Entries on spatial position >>
---------------

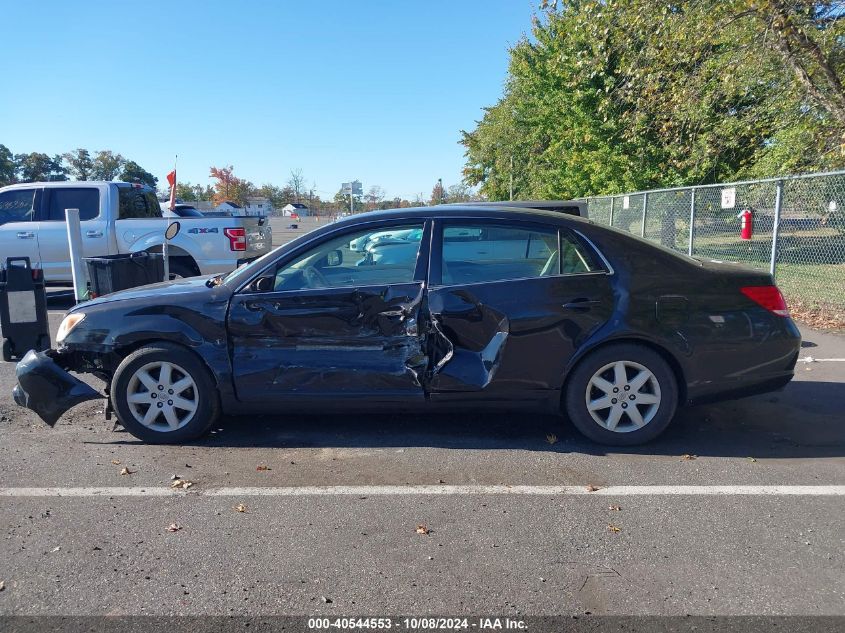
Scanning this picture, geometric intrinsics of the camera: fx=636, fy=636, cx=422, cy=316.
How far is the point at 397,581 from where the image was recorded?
292 centimetres

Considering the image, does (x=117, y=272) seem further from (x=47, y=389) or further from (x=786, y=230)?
(x=786, y=230)

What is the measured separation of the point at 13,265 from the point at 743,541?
674 cm

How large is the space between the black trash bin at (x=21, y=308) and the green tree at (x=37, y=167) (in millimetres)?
50382

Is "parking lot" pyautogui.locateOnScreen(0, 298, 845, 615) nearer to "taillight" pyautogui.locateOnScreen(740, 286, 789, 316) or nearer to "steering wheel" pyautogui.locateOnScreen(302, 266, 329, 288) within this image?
"taillight" pyautogui.locateOnScreen(740, 286, 789, 316)

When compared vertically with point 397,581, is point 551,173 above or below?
above

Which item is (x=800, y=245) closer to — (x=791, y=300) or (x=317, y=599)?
(x=791, y=300)

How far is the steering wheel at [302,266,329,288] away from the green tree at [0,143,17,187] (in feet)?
171

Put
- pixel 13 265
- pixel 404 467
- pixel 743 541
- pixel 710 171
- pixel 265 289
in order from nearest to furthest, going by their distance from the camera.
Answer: pixel 743 541 → pixel 404 467 → pixel 265 289 → pixel 13 265 → pixel 710 171

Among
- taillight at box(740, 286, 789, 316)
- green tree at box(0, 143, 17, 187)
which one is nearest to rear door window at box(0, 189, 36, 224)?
taillight at box(740, 286, 789, 316)

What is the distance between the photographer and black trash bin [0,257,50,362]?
20.6 ft

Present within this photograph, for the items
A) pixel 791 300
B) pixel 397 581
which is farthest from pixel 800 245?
pixel 397 581

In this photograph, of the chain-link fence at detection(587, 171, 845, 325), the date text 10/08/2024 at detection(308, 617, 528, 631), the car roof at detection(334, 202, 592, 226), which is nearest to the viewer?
the date text 10/08/2024 at detection(308, 617, 528, 631)

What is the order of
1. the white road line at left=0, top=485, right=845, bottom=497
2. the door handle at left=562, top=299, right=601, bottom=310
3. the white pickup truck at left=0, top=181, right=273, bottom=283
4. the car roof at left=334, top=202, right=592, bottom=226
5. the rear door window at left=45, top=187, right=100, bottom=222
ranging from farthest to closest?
the rear door window at left=45, top=187, right=100, bottom=222
the white pickup truck at left=0, top=181, right=273, bottom=283
the car roof at left=334, top=202, right=592, bottom=226
the door handle at left=562, top=299, right=601, bottom=310
the white road line at left=0, top=485, right=845, bottom=497

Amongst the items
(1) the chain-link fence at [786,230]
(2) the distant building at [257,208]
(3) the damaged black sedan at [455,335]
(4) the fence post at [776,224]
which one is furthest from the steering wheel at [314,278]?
(2) the distant building at [257,208]
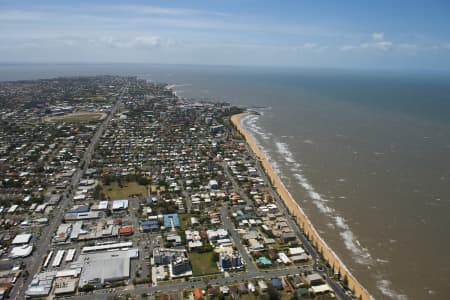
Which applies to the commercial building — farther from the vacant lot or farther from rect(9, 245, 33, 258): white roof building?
the vacant lot

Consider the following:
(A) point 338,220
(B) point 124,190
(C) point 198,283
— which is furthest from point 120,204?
(A) point 338,220

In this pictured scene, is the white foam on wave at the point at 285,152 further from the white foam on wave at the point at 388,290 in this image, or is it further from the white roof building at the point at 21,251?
the white roof building at the point at 21,251

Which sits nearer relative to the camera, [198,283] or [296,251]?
[198,283]

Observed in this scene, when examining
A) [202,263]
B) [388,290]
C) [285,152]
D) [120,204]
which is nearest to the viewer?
[388,290]

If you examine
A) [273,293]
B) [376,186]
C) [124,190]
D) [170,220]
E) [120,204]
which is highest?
[376,186]

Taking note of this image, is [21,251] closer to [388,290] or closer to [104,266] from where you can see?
[104,266]

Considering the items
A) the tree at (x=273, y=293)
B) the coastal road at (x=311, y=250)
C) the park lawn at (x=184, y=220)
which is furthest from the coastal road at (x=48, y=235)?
the coastal road at (x=311, y=250)
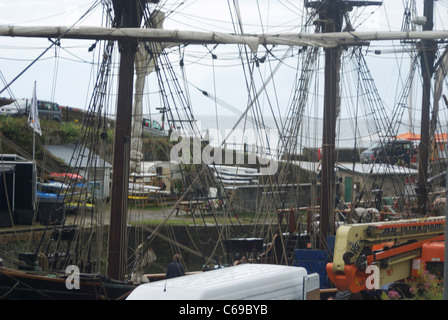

---------------

Given task >>
How many lines in the material above contain the string "roof"? Reply with the number alone.

Answer for this exercise >>
6